── STORED RECORDS ──

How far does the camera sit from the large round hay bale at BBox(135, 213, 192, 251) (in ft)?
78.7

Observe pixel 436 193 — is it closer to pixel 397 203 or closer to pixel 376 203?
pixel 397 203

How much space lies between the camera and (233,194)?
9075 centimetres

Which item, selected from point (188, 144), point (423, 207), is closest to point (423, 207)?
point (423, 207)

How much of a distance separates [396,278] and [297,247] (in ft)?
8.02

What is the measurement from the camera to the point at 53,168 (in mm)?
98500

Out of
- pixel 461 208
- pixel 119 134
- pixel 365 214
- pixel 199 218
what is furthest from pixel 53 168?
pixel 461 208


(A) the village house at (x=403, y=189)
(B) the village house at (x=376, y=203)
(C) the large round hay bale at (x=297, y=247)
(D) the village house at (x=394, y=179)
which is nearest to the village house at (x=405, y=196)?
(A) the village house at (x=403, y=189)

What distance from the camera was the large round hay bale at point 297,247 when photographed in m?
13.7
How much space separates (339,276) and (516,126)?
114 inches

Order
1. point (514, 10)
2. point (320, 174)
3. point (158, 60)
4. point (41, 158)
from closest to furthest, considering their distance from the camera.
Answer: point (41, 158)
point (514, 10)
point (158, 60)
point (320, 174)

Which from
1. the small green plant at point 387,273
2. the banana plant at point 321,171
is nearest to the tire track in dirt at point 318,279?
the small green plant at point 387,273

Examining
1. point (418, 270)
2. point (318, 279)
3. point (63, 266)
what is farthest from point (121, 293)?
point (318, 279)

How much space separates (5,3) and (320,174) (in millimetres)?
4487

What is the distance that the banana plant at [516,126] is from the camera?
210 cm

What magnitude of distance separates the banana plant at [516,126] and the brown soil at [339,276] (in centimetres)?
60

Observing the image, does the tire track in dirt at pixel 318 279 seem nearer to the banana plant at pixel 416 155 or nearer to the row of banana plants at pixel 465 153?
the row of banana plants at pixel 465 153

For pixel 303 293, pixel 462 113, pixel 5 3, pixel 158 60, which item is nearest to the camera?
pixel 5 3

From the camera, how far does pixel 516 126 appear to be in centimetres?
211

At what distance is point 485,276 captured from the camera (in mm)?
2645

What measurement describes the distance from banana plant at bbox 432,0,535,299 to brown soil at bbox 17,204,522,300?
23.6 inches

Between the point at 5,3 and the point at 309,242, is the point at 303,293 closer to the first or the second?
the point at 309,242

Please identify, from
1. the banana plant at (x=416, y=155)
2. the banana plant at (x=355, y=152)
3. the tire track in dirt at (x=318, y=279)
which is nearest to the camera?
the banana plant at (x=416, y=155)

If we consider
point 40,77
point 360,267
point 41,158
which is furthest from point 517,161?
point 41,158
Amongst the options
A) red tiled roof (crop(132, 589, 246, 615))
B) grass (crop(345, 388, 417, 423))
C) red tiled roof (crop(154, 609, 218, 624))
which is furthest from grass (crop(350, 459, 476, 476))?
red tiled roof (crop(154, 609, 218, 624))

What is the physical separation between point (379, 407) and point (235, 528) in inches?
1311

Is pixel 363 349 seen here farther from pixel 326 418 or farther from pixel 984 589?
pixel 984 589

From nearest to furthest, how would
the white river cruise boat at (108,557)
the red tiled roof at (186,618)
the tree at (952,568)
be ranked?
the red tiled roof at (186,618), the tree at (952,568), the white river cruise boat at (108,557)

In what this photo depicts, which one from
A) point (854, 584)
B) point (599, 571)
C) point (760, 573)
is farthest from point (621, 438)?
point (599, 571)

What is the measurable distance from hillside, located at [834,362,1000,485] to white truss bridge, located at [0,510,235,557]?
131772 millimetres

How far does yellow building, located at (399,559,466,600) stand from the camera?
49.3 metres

───

### EXERCISE DETAILS
Copy out every line in the data above that contains the word "round". Match case exactly.

### THE SOLUTION
How far does the camera sit from the large round hay bale at BBox(135, 213, 192, 251) (in ft)?
(C) the large round hay bale at (x=297, y=247)
What distance from the camera was the large round hay bale at point 297,247 when photographed in m?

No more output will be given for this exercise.